§ Article
---
A high-risk shot at a screen adaptation of a novel within a novel, The Motive is entertaining and buzzes with fun ideas, but as an involving drama, it never gets past the first chapter. Manuel Martin Cuenca’s films have mainly been about weirdo outsiders living in an offbeat, slightly alien world that’s all the Spanish director’s own, and in his last outing, he was able to pull off the remarkable feat of eking out a little sympathy for a cannibal. But this time, and despite a more-than-willing performance from the dependable Javier Gutierrez, such sympathy is crucially absent.

Which means that The Motive is stylish, thought-provoking, clever and very watchable, but also strangely heartless and manipulative, indeed a faithful reflection of its sad-sack protagonist. But its lively spirit still make it Martin Cuenca’s most aud-friendly film to date, meaning it could well find new viewers for one of Spain’s strongest directorial talents.

The lovely, sigh-inducing credits sequence, accompanied by a song of great beauty by the Spanish singer songwriter Jose Luis Perales, makes for an intro worthy of mention. Gutierrez, best-known to non-Spanish viewers for being the bad cop in Alberto Rodriguez’s Marshlands, plays sad-eyed little fall guy Alvaro, doing a job he hates in a legal office and dreaming of writing a great novel. The problem, as Alvaro is reminded by his foul-mouthed, aggressive creative writing teacher Juan (Antonio de la Torre, the titular cannibal of Martin Cuenca’s last film), is that Alvaro’s a terrible writer.
---
§ Entries
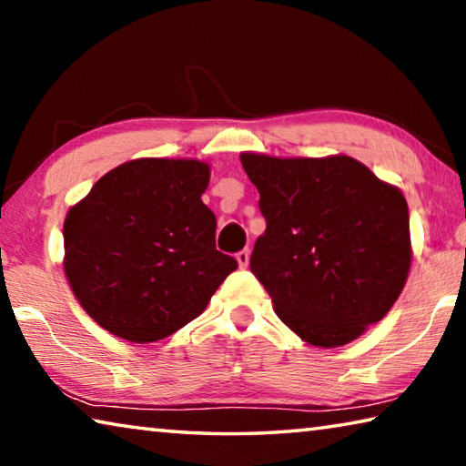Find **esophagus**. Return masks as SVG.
<instances>
[{
	"label": "esophagus",
	"instance_id": "esophagus-1",
	"mask_svg": "<svg viewBox=\"0 0 466 466\" xmlns=\"http://www.w3.org/2000/svg\"><path fill=\"white\" fill-rule=\"evenodd\" d=\"M236 261H238V265L242 267H248V261H250V250L248 248H242L240 252H236Z\"/></svg>",
	"mask_w": 466,
	"mask_h": 466
}]
</instances>
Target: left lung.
<instances>
[{
  "mask_svg": "<svg viewBox=\"0 0 466 466\" xmlns=\"http://www.w3.org/2000/svg\"><path fill=\"white\" fill-rule=\"evenodd\" d=\"M267 230L250 271L302 341L341 347L382 320L411 269L407 199L350 156L242 152Z\"/></svg>",
  "mask_w": 466,
  "mask_h": 466,
  "instance_id": "1",
  "label": "left lung"
}]
</instances>
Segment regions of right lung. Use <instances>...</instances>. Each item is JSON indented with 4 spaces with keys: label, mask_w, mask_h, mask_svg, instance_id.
<instances>
[{
    "label": "right lung",
    "mask_w": 466,
    "mask_h": 466,
    "mask_svg": "<svg viewBox=\"0 0 466 466\" xmlns=\"http://www.w3.org/2000/svg\"><path fill=\"white\" fill-rule=\"evenodd\" d=\"M208 185V162L137 157L69 208L63 269L108 333L131 343L177 333L238 267L216 250V216L201 201Z\"/></svg>",
    "instance_id": "add662e5"
}]
</instances>
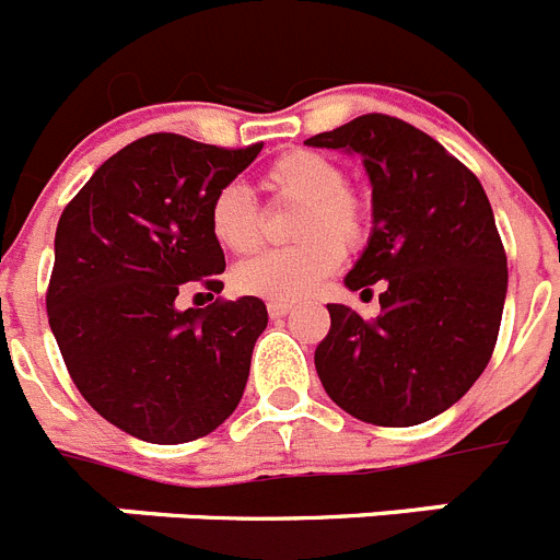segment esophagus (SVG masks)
I'll return each mask as SVG.
<instances>
[{"label": "esophagus", "instance_id": "1", "mask_svg": "<svg viewBox=\"0 0 560 560\" xmlns=\"http://www.w3.org/2000/svg\"><path fill=\"white\" fill-rule=\"evenodd\" d=\"M291 312V303H280V300H271L269 303V314L271 317H285V314Z\"/></svg>", "mask_w": 560, "mask_h": 560}]
</instances>
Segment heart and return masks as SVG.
<instances>
[{"label": "heart", "instance_id": "obj_1", "mask_svg": "<svg viewBox=\"0 0 560 560\" xmlns=\"http://www.w3.org/2000/svg\"><path fill=\"white\" fill-rule=\"evenodd\" d=\"M262 189L277 207H298L289 248L266 252L232 271L234 289L262 300L291 303L326 283L342 262V248L368 237V203L346 186V172L331 158L291 150L262 172ZM212 237L232 255H248L262 241V212L243 184H226L209 203Z\"/></svg>", "mask_w": 560, "mask_h": 560}]
</instances>
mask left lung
Wrapping results in <instances>:
<instances>
[{
	"label": "left lung",
	"mask_w": 560,
	"mask_h": 560,
	"mask_svg": "<svg viewBox=\"0 0 560 560\" xmlns=\"http://www.w3.org/2000/svg\"><path fill=\"white\" fill-rule=\"evenodd\" d=\"M308 147L360 155L374 229L346 275L380 283V317L328 305L331 331L314 351L339 408L382 428H410L456 405L493 357L508 298V255L479 178L428 132L360 116Z\"/></svg>",
	"instance_id": "1"
}]
</instances>
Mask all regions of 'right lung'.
<instances>
[{"mask_svg":"<svg viewBox=\"0 0 560 560\" xmlns=\"http://www.w3.org/2000/svg\"><path fill=\"white\" fill-rule=\"evenodd\" d=\"M262 143L223 150L155 132L107 158L65 207L47 319L75 388L152 444L207 436L232 417L269 323L260 298L178 308L186 283L221 294L209 203Z\"/></svg>","mask_w":560,"mask_h":560,"instance_id":"right-lung-1","label":"right lung"}]
</instances>
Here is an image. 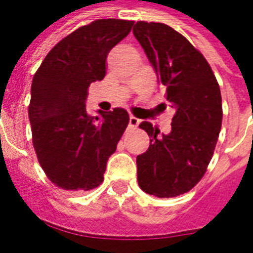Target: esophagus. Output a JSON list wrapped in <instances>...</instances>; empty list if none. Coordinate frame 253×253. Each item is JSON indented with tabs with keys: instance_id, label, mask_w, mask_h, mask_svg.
Wrapping results in <instances>:
<instances>
[{
	"instance_id": "obj_1",
	"label": "esophagus",
	"mask_w": 253,
	"mask_h": 253,
	"mask_svg": "<svg viewBox=\"0 0 253 253\" xmlns=\"http://www.w3.org/2000/svg\"><path fill=\"white\" fill-rule=\"evenodd\" d=\"M139 124H140V120H138L136 117H133V115H130L129 117V126L130 128H136Z\"/></svg>"
}]
</instances>
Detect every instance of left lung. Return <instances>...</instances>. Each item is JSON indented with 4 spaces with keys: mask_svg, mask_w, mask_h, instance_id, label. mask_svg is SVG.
I'll return each mask as SVG.
<instances>
[{
    "mask_svg": "<svg viewBox=\"0 0 253 253\" xmlns=\"http://www.w3.org/2000/svg\"><path fill=\"white\" fill-rule=\"evenodd\" d=\"M133 35L175 108L167 135L147 121L139 125L150 146L136 157L138 182L146 194L174 198L201 181L213 157L223 120L220 86L202 52L177 30L140 20Z\"/></svg>",
    "mask_w": 253,
    "mask_h": 253,
    "instance_id": "left-lung-1",
    "label": "left lung"
}]
</instances>
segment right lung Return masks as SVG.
<instances>
[{"mask_svg":"<svg viewBox=\"0 0 253 253\" xmlns=\"http://www.w3.org/2000/svg\"><path fill=\"white\" fill-rule=\"evenodd\" d=\"M132 20L97 19L64 37L47 54L32 82L29 120L37 160L54 185L90 191L103 182L108 157L129 123L124 108L86 111L90 83L106 76L110 50Z\"/></svg>","mask_w":253,"mask_h":253,"instance_id":"obj_1","label":"right lung"}]
</instances>
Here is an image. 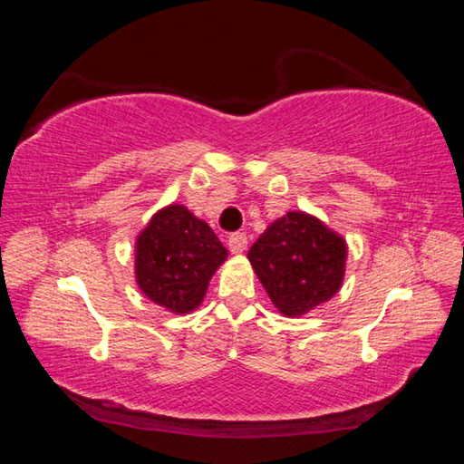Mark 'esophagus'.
<instances>
[{
  "instance_id": "esophagus-1",
  "label": "esophagus",
  "mask_w": 464,
  "mask_h": 464,
  "mask_svg": "<svg viewBox=\"0 0 464 464\" xmlns=\"http://www.w3.org/2000/svg\"><path fill=\"white\" fill-rule=\"evenodd\" d=\"M246 247H247V235L243 233L229 235V249L233 254H241V251H246Z\"/></svg>"
}]
</instances>
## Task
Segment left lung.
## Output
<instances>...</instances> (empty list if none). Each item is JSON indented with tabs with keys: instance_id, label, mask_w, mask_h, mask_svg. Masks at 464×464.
<instances>
[{
	"instance_id": "8db88e82",
	"label": "left lung",
	"mask_w": 464,
	"mask_h": 464,
	"mask_svg": "<svg viewBox=\"0 0 464 464\" xmlns=\"http://www.w3.org/2000/svg\"><path fill=\"white\" fill-rule=\"evenodd\" d=\"M247 257L274 307L295 317L340 290L345 241L315 217L288 213L266 229Z\"/></svg>"
}]
</instances>
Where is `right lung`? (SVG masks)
Segmentation results:
<instances>
[{
	"label": "right lung",
	"mask_w": 464,
	"mask_h": 464,
	"mask_svg": "<svg viewBox=\"0 0 464 464\" xmlns=\"http://www.w3.org/2000/svg\"><path fill=\"white\" fill-rule=\"evenodd\" d=\"M227 249L210 227L182 204L157 213L137 239V282L153 303L171 313L198 307Z\"/></svg>",
	"instance_id": "1"
}]
</instances>
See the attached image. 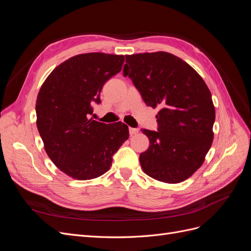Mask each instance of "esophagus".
Listing matches in <instances>:
<instances>
[{"instance_id": "34e87169", "label": "esophagus", "mask_w": 251, "mask_h": 251, "mask_svg": "<svg viewBox=\"0 0 251 251\" xmlns=\"http://www.w3.org/2000/svg\"><path fill=\"white\" fill-rule=\"evenodd\" d=\"M128 132H130V135L132 136V135L137 134L138 130H137V128H135V127H130V130H128Z\"/></svg>"}]
</instances>
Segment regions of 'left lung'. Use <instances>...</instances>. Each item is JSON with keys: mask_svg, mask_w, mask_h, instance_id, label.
Returning a JSON list of instances; mask_svg holds the SVG:
<instances>
[{"mask_svg": "<svg viewBox=\"0 0 251 251\" xmlns=\"http://www.w3.org/2000/svg\"><path fill=\"white\" fill-rule=\"evenodd\" d=\"M124 76L131 78L149 107H159L157 131L139 161L148 176L179 183L202 165L211 147L216 112L210 91L184 60L168 52L126 55Z\"/></svg>", "mask_w": 251, "mask_h": 251, "instance_id": "1", "label": "left lung"}]
</instances>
---
§ Prompt
Copy the review of The Motive word for word, in full. Rely solely on the review of The Motive for what follows.

§ Solution to the exercise
A high-risk shot at a screen adaptation of a novel within a novel, The Motive is entertaining and buzzes with fun ideas, but as an involving drama, it never gets past the first chapter. Manuel Martin Cuenca’s films have mainly been about weirdo outsiders living in an offbeat, slightly alien world that’s all the Spanish director’s own, and in his last outing, he was able to pull off the remarkable feat of eking out a little sympathy for a cannibal. But this time, and despite a more-than-willing performance from the dependable Javier Gutierrez, such sympathy is crucially absent.

Which means that The Motive is stylish, thought-provoking, clever and very watchable, but also strangely heartless and manipulative, indeed a faithful reflection of its sad-sack protagonist. But its lively spirit still make it Martin Cuenca’s most aud-friendly film to date, meaning it could well find new viewers for one of Spain’s strongest directorial talents.

The lovely, sigh-inducing credits sequence, accompanied by a song of great beauty by the Spanish singer songwriter Jose Luis Perales, makes for an intro worthy of mention. Gutierrez, best-known to non-Spanish viewers for being the bad cop in Alberto Rodriguez’s Marshlands, plays sad-eyed little fall guy Alvaro, doing a job he hates in a legal office and dreaming of writing a great novel. The problem, as Alvaro is reminded by his foul-mouthed, aggressive creative writing teacher Juan (Antonio de la Torre, the titular cannibal of Martin Cuenca’s last film), is that Alvaro’s a terrible writer.